On pourrait être tenté de se dire que cette issue est inévitable en contemplant les engrenages d’une société́ hautement chorégraphiée, mécanisée jusqu’au plus profond des âmes. Une société́ où les routes et les romances sont pareillement macadamisées 1. Grandir, c’est apprendre que le monde n’appartient pas à celles et ceux qui rêvent. Mûrir, c’est comprendre que l’imaginaire est une distraction, une faiblesse, un crime. Chacun est encouragé́ à n’être qu’un outil, industrieux de jour et bien rangé dans sa boîte la nuit. Le quotidien est synonyme de peine, l’autre est synonyme de concurrent et seule la nostalgie peut offrir un peu de réconfort.

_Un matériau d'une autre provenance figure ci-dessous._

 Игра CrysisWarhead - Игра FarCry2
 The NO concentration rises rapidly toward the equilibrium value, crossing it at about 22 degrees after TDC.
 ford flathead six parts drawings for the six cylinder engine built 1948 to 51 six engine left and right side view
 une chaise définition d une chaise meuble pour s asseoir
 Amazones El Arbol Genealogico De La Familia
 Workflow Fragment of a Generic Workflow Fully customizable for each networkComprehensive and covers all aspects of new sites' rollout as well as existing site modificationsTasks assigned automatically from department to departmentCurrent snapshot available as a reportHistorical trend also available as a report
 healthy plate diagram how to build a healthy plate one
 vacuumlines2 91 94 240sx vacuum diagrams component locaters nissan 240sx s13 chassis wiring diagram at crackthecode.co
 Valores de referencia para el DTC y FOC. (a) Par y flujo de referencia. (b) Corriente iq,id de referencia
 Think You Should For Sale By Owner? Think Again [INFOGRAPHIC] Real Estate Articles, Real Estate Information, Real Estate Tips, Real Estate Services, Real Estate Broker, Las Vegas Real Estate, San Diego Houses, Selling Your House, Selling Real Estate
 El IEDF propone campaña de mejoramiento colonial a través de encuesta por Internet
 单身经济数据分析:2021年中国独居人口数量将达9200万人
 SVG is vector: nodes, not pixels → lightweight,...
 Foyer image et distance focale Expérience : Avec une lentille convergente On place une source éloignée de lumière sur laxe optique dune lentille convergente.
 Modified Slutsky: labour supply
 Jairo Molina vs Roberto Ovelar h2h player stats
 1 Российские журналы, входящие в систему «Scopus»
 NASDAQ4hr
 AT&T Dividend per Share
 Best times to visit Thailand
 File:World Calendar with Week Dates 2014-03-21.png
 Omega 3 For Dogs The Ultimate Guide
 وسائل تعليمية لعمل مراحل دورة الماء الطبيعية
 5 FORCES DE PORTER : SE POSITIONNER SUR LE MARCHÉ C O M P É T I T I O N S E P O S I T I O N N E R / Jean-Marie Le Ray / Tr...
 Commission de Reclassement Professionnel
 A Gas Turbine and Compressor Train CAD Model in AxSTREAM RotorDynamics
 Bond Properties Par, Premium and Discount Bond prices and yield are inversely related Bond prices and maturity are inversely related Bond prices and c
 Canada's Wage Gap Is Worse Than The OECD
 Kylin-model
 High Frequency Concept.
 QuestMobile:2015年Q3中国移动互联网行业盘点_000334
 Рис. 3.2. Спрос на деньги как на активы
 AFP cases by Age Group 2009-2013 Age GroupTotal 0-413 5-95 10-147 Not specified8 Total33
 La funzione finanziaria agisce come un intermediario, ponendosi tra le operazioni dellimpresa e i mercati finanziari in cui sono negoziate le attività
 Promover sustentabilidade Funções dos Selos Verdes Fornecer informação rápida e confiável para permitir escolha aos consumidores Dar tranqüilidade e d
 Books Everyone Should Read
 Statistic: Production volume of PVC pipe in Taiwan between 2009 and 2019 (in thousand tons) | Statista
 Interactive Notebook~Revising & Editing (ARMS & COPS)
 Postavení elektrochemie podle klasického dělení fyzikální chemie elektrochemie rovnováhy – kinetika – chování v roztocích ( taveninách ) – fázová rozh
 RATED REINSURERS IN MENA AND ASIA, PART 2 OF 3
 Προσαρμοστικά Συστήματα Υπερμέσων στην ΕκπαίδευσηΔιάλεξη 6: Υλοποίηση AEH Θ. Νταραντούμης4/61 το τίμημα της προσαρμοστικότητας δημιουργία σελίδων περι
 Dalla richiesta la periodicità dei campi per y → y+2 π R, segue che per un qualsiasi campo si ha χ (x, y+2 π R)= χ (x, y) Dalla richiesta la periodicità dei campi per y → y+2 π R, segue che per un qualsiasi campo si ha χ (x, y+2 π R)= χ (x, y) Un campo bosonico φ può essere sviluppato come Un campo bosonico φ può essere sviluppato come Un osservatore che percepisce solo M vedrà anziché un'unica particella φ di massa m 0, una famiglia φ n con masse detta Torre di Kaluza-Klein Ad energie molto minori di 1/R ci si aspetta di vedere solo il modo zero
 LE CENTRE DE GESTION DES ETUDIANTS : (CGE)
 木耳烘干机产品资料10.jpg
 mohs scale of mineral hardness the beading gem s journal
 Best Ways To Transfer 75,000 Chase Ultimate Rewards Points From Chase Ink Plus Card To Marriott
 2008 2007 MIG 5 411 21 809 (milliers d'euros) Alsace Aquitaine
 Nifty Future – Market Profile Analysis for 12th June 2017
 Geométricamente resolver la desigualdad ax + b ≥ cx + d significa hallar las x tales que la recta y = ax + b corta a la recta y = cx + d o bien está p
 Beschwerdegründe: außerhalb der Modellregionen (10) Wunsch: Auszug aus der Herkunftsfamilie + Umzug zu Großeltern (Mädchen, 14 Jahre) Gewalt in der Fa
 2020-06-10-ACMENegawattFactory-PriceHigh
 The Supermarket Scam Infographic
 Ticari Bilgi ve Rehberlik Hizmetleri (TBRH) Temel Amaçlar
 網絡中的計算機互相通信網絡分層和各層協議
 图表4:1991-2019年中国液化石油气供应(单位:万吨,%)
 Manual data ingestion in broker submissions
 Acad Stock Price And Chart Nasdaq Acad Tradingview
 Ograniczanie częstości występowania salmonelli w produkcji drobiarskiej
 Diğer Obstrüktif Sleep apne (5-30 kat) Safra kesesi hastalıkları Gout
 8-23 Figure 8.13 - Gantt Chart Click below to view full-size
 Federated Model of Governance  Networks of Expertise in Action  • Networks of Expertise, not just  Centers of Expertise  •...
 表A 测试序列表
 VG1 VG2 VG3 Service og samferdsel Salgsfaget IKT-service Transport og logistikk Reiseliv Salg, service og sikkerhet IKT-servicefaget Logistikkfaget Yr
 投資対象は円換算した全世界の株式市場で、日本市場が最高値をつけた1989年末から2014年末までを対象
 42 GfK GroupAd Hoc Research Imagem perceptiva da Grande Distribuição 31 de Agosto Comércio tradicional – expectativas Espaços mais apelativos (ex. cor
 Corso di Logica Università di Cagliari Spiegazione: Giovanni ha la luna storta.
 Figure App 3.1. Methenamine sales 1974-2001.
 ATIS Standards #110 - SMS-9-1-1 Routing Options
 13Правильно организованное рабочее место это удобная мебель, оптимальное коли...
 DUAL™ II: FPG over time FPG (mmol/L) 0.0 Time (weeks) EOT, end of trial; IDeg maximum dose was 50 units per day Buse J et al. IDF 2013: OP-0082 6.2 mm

Mais c’est ainsi que la machine vous soumet. En vous mentant et en vous vidant de vos couleurs. La réalité́ est toute autre.
Il n’est jamais trop tard pour faire de nouvelles expériences, quels que soit le poids de la routine et le nombre des ans. Il n’est jamais trop tard pour apprendre de nouveaux tours, pour fabriquer de nouvelles choses, pour goûter des mets inconnus, pour répandre un peu de joie autour de soi, pour voyager, pour tomber amoureux, pour prendre part à une révolution. Et bien sûr, il n’est jamais trop tard pour lire, rêver, tracer de nouveaux sentiers à travers les brumes couleur d’acier d’un intellect assoupi vers des merveilles qui n’appartiennent pas – encore – à ce monde.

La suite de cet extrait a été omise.